Certaines défaites ont un goût plus amer que d’autres. C’est ce que tous les sportifs vous diront. Pourtant, pas besoin d’être sportif pour connaitre cette sensation. En ce sens, la politique se rapproche très clairement du domaine sportif. Si l’on poursuit ce parallèle, la gauche bisontine semble avoir été mise K.O par l’uppercut net et précis asséné par une droite revigorée qui n’a jamais été aussi puissante dans la capitale comtoise. Mais en sport comme en politique, c’est souvent dans la défaite que se construisent les futures victoires. C’est en tout cas le leitmotiv adopté par la droite bisontine durant toutes ces années de disette politique. C’est dans cette perspective que le Parti communiste français (PCF), présent au conseil municipal sortant s’est fait le relais d’une analyse plutôt juste et lucide de cette défaite, que toute la gauche semblait pressentir mais à laquelle personne ne voulait croire.
Premier point soulevé par les communistes, la fusion des listes d’Anne Vignot (Les écologistes) et de Séverine Véziès (La France Insoumise) « n’a pas fait perdre de voix à la gauche ». Au contraire, le score final d’Anne Vignot dépasse de plus de 12 % le total cumulé des deux listes au premier tour. Alors comment expliquer cette défaite ? Les représentants du PCF posent une question légitime : cette alliance avec La France Insoumise n’aurait-elle pas eu pour conséquence directe la sur-mobilisation des électeurs de droite et du centre ? Si cela se vérifiait, dans quelle proportion ? Rien n’est moins sûr mais la question a le mérite d’être posée. Clivante pour l’ensemble de la gauche, cette interrogation met en lumière un enjeu stratégique plus général et désormais crucial pour les forces de gauche.
Autre constat sans appel et particulièrement lourd de sens pour la gauche, l’analyse détaillée des résultats des élections municipales dans les quartiers populaires de la ville, historiquement acquis à la gauche. À Palente, Planoise ou encore Clairs-Soleil, si l’abstention reste la grande gagnante, les listes de droite devancent désormais systématiquement celles de gauche. Conscient de ces résultats, le Parti communiste ne semble pas se cacher derrière cet échec cuisant, aussi observé au niveau national : « il est fort probable que la gauche, qui se veut le porte-parole des quartiers populaires reste sourde à des aspirations importantes ».
Derrière cette analyse sans détour, il ne faut évidemment pas galvauder le rôle majeur joué par la campagne électorale particulièrement efficace menée par la droite de Ludovic Fagaut.

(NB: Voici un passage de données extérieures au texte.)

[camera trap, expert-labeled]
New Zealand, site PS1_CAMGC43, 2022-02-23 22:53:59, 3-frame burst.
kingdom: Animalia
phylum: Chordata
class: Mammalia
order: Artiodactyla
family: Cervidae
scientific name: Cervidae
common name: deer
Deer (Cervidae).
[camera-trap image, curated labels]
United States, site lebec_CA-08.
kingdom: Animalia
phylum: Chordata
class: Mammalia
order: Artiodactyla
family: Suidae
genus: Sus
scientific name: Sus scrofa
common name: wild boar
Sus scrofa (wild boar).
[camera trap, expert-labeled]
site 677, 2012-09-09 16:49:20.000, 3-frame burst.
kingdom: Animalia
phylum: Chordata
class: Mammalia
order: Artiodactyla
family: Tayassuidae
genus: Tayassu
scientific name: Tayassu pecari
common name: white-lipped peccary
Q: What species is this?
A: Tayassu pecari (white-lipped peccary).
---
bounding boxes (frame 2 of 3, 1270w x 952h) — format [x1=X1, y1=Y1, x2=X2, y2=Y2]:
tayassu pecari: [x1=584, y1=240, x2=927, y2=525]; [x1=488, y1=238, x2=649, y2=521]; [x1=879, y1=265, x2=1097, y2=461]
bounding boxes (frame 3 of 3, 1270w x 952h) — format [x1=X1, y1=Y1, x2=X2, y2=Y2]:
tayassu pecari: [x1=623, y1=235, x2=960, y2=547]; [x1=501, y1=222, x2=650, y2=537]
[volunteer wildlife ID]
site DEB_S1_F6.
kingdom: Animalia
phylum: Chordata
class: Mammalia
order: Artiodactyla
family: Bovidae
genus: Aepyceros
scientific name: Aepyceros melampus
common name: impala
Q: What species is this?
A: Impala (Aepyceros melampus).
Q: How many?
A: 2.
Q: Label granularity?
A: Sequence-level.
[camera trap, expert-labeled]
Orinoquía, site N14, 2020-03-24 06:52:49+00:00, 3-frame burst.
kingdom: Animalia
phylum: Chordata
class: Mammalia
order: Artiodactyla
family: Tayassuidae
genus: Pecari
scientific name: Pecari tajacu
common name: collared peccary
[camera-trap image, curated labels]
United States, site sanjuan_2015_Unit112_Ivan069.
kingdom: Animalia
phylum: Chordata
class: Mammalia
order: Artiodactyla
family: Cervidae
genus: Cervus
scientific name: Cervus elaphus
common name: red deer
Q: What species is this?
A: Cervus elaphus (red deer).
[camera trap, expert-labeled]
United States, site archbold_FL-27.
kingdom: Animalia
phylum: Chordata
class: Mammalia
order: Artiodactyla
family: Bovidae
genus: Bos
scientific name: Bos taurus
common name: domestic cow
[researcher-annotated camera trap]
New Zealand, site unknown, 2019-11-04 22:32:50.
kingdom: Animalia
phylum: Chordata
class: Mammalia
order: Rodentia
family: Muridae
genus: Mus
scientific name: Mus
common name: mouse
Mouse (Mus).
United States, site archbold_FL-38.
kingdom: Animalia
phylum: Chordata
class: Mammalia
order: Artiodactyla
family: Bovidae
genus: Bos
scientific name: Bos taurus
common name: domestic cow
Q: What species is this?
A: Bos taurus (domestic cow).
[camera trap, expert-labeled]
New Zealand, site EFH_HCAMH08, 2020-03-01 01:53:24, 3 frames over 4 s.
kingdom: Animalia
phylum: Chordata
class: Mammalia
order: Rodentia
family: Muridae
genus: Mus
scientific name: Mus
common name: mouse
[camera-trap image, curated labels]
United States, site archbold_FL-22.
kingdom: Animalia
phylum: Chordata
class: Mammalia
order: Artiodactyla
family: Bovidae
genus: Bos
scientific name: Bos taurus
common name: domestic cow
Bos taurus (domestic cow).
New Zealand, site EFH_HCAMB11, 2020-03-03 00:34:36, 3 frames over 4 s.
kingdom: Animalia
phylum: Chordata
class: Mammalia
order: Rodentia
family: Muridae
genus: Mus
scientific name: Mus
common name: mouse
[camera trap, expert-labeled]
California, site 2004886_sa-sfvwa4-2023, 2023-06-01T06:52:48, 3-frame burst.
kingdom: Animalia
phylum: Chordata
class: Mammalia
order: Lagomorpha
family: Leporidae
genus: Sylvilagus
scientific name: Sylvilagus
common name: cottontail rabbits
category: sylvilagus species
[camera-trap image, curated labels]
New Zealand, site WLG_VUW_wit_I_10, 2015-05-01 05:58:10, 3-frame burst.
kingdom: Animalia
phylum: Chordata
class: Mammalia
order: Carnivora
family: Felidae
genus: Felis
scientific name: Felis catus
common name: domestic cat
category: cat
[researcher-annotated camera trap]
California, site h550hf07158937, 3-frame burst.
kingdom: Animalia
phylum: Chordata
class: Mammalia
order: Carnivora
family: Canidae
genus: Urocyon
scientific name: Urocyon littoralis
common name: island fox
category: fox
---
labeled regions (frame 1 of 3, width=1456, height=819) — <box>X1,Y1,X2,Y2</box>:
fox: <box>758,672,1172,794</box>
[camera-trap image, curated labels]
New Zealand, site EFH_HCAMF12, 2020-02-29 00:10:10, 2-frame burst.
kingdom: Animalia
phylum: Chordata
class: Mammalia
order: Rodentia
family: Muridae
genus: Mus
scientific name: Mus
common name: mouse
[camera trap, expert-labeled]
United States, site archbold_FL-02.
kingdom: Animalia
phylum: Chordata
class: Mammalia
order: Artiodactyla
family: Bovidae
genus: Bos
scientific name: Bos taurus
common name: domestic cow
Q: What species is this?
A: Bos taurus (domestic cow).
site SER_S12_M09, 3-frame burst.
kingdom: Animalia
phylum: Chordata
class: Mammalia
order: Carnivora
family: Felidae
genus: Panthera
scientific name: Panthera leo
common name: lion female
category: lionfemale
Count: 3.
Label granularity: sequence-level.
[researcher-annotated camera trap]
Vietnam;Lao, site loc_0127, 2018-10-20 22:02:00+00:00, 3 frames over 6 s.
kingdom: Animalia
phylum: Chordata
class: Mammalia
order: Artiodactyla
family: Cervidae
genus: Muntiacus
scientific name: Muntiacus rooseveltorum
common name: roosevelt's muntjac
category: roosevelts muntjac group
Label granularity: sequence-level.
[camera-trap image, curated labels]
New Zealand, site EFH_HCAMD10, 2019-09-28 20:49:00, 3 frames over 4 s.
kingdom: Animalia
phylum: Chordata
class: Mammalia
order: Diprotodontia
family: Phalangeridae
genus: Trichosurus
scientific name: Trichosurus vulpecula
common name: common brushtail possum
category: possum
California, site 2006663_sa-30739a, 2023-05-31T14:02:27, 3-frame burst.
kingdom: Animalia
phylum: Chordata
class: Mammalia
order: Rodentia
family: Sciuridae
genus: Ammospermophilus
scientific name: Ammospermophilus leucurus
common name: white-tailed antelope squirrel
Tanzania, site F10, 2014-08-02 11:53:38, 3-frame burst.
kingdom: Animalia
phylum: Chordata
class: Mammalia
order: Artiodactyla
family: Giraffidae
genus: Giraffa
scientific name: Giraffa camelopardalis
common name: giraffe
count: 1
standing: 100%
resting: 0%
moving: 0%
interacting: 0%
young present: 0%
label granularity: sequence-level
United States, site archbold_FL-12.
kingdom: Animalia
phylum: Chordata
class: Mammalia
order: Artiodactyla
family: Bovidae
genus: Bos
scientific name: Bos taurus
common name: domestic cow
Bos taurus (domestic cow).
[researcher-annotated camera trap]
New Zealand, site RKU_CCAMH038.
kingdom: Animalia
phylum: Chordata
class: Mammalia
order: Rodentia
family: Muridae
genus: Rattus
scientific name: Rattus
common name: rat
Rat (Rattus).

Déjouant toutes les statistiques et en position d’outsider, il aura réussi a convaincre un électorat pourtant historiquement acquis à la gauche.
En sport, l’analyse d’une défaite repose souvent sur un double constat : les faiblesses de sa propre performance et la supériorité de l’adversaire. C’est, semble-t-il, ce qui s’est joué politiquement, ici. Au-delà du revers de la gauche, c’est avant tout la victoire de la droite bisontine qu’il convient d’examiner. Une victoire patiemment construite, nourrie des défaites passées.